WORK TO COMPLETE: Rewrite the stretch from the line containing "Observing the scene" through the line containing "1.11 meters", changing "thorn" to "stem" and leaving everything else as it is.

** Start RECORDS **

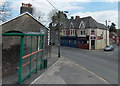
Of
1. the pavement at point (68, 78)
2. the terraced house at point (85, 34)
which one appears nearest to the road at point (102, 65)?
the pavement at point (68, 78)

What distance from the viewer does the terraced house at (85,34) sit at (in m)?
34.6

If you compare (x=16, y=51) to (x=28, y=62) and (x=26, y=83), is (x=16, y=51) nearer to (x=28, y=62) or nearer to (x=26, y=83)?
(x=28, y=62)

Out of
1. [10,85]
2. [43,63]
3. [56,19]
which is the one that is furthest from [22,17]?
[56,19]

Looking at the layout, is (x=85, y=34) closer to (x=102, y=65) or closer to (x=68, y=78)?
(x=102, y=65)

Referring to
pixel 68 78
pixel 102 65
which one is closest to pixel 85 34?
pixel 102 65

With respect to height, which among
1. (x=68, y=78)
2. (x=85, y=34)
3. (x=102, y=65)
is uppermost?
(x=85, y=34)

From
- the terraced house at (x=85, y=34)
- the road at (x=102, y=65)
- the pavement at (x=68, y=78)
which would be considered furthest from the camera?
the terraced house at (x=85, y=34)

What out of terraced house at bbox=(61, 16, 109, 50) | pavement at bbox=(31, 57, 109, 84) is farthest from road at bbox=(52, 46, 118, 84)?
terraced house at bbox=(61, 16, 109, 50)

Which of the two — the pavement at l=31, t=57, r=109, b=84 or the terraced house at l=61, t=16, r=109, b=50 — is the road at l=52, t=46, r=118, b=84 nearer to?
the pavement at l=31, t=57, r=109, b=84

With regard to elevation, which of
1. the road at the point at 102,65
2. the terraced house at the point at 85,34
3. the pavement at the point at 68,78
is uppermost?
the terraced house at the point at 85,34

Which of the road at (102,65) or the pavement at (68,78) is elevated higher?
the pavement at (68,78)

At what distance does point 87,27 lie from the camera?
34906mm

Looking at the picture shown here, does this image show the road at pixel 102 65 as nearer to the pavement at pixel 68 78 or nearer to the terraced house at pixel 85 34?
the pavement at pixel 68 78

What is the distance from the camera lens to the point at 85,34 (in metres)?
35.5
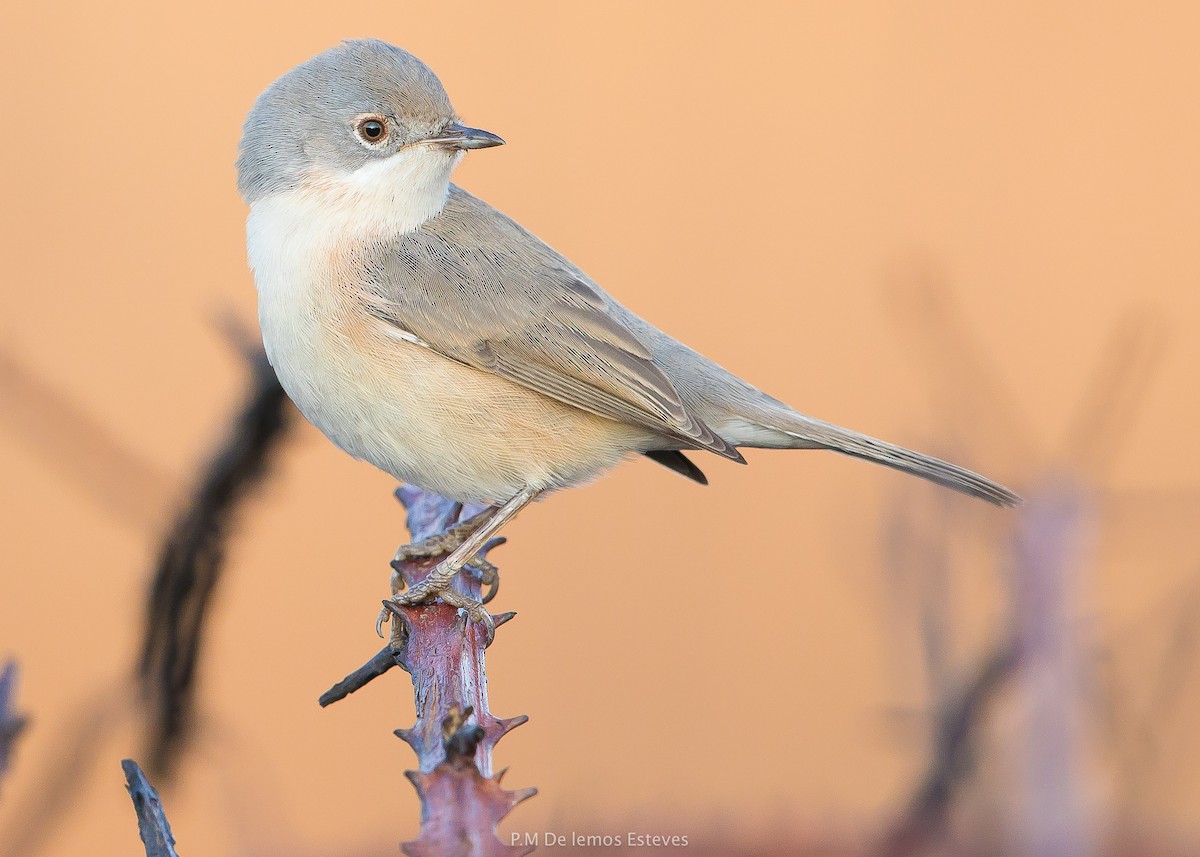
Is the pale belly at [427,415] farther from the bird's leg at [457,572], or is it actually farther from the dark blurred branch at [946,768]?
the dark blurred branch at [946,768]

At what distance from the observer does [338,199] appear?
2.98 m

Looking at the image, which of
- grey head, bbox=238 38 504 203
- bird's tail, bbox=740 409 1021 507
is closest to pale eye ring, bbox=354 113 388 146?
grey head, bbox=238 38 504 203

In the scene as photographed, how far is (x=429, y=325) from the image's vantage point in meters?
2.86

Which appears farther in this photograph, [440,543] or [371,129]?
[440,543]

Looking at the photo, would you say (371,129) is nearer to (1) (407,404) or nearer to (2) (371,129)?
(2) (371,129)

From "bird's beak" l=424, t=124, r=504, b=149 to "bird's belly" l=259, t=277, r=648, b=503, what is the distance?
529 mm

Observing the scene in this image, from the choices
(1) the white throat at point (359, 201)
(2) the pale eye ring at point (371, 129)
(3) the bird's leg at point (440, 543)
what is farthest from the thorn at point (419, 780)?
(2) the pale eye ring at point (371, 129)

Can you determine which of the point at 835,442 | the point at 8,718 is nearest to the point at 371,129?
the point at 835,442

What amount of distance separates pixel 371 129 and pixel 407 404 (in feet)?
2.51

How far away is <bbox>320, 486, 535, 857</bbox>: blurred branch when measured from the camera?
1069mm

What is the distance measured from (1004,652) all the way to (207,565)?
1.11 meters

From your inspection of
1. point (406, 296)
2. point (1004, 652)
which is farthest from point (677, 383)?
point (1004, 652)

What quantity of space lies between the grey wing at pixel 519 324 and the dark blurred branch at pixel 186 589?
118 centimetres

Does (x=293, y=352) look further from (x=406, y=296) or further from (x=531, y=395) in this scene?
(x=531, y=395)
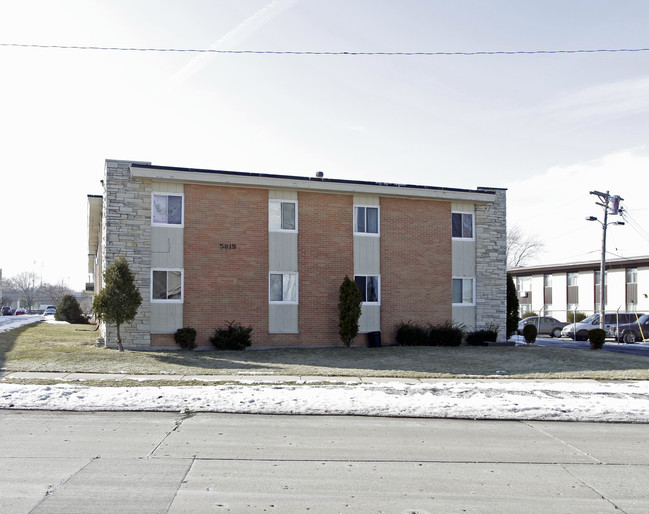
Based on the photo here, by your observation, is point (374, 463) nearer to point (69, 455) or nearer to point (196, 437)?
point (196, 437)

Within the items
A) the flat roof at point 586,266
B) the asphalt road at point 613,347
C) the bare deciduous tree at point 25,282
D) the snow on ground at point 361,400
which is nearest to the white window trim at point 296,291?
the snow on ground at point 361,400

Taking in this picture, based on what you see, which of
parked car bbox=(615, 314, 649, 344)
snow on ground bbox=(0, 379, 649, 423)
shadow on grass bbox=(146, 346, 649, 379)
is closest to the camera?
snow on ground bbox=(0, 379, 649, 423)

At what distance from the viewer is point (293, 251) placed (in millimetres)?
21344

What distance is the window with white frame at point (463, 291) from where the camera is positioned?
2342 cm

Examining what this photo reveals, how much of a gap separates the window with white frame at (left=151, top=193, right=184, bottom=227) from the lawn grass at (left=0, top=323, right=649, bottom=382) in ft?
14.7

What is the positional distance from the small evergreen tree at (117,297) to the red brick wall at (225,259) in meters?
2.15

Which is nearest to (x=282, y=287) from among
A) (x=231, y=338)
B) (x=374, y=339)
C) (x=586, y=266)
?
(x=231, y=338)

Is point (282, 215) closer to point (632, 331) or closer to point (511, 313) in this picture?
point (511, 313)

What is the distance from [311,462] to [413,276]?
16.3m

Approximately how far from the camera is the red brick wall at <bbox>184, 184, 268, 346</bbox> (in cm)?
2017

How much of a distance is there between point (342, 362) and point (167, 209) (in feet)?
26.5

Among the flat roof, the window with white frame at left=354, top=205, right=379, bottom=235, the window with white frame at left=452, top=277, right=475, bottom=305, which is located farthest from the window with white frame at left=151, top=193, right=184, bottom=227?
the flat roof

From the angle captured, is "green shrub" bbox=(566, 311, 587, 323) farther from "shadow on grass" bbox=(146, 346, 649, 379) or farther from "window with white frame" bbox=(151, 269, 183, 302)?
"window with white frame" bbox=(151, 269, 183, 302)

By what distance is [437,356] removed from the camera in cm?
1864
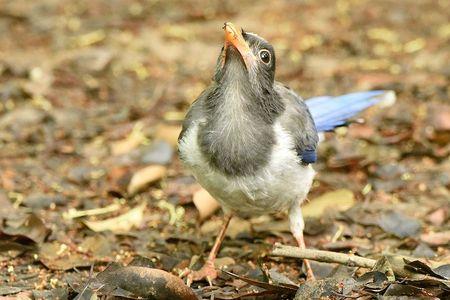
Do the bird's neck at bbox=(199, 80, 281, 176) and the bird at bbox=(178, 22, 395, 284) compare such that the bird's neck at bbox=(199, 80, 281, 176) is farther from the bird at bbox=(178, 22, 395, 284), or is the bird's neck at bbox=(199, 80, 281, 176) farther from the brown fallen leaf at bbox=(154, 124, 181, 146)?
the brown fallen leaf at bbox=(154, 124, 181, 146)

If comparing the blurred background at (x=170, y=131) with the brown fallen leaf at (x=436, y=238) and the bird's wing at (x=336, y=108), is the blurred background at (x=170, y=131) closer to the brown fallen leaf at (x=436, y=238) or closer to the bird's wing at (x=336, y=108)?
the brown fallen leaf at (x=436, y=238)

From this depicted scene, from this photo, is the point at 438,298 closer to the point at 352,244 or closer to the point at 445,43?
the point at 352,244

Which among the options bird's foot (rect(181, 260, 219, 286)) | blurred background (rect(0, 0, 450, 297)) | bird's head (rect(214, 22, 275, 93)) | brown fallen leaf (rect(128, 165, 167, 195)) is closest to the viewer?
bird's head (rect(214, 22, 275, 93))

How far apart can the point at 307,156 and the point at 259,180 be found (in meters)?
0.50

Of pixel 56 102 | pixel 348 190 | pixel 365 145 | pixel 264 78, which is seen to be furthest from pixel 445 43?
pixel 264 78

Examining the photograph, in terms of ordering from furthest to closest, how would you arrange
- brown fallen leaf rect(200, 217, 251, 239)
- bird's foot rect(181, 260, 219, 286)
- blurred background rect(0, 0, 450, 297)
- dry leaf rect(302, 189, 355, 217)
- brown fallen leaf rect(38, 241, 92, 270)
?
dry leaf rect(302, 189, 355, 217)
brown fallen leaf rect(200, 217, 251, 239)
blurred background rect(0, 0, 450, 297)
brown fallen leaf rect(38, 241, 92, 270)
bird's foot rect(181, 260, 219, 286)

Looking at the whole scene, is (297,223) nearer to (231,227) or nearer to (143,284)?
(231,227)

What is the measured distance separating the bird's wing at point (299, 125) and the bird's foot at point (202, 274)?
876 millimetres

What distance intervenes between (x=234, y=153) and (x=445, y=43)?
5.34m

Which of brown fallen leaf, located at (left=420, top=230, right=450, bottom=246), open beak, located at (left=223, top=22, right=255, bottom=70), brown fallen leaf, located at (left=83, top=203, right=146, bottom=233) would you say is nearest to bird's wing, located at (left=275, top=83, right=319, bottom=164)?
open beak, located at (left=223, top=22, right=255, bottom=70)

** End RECORDS **

THE ANSWER:
Observing the scene in this image, from the choices
(1) the white throat at point (359, 201)
(2) the pale eye ring at point (371, 129)
(3) the bird's leg at point (440, 543)
what is farthest from the stem at point (419, 780)?
(2) the pale eye ring at point (371, 129)

Can you determine which of the point at 835,442 | the point at 8,718 is nearest to the point at 371,129?
the point at 835,442

What amount of distance separates pixel 371 129 and pixel 407 404 (in feet)?
2.51

How far away is <bbox>320, 486, 535, 857</bbox>: blurred branch when measured from the camera?
1069mm

What is the distance measured from (1004,652) all the way to (207,565)?
1.11 meters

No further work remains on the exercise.